Print out the whole listing below exactly as it is written.
□ □ □ □
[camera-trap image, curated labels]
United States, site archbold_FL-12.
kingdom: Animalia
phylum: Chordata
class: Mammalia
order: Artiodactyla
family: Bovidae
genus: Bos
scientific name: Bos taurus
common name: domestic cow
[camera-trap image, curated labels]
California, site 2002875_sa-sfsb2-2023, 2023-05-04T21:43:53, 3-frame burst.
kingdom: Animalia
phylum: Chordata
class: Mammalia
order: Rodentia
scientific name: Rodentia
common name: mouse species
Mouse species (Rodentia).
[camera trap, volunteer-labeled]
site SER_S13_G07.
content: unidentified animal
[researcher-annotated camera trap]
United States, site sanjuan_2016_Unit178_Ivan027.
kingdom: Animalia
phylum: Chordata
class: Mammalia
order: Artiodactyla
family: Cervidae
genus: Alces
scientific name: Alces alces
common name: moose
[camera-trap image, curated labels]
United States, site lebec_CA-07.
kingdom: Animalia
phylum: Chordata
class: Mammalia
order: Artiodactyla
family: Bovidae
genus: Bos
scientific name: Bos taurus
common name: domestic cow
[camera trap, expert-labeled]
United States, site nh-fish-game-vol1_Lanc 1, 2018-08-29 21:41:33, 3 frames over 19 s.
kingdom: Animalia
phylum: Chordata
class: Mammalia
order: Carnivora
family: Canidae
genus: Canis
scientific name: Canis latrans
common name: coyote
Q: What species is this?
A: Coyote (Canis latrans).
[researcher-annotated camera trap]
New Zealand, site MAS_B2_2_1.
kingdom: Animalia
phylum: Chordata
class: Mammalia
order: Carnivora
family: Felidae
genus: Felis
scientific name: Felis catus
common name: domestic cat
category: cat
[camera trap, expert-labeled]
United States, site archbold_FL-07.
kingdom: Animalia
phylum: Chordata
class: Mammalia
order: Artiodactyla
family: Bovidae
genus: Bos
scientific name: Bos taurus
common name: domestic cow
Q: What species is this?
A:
□ □ □ □
Problem solution
[camera-trap image, curated labels]
United States, site archbold_FL-12.
kingdom: Animalia
phylum: Chordata
class: Mammalia
order: Artiodactyla
family: Bovidae
genus: Bos
scientific name: Bos taurus
common name: domestic cow
[camera-trap image, curated labels]
California, site 2002875_sa-sfsb2-2023, 2023-05-04T21:43:53, 3-frame burst.
kingdom: Animalia
phylum: Chordata
class: Mammalia
order: Rodentia
scientific name: Rodentia
common name: mouse species
Mouse species (Rodentia).
[camera trap, volunteer-labeled]
site SER_S13_G07.
content: unidentified animal
[researcher-annotated camera trap]
United States, site sanjuan_2016_Unit178_Ivan027.
kingdom: Animalia
phylum: Chordata
class: Mammalia
order: Artiodactyla
family: Cervidae
genus: Alces
scientific name: Alces alces
common name: moose
[camera-trap image, curated labels]
United States, site lebec_CA-07.
kingdom: Animalia
phylum: Chordata
class: Mammalia
order: Artiodactyla
family: Bovidae
genus: Bos
scientific name: Bos taurus
common name: domestic cow
[camera trap, expert-labeled]
United States, site nh-fish-game-vol1_Lanc 1, 2018-08-29 21:41:33, 3 frames over 19 s.
kingdom: Animalia
phylum: Chordata
class: Mammalia
order: Carnivora
family: Canidae
genus: Canis
scientific name: Canis latrans
common name: coyote
Q: What species is this?
A: Coyote (Canis latrans).
[researcher-annotated camera trap]
New Zealand, site MAS_B2_2_1.
kingdom: Animalia
phylum: Chordata
class: Mammalia
order: Carnivora
family: Felidae
genus: Felis
scientific name: Felis catus
common name: domestic cat
category: cat
[camera trap, expert-labeled]
United States, site archbold_FL-07.
kingdom: Animalia
phylum: Chordata
class: Mammalia
order: Artiodactyla
family: Bovidae
genus: Bos
scientific name: Bos taurus
common name: domestic cow
Q: What species is this?
A:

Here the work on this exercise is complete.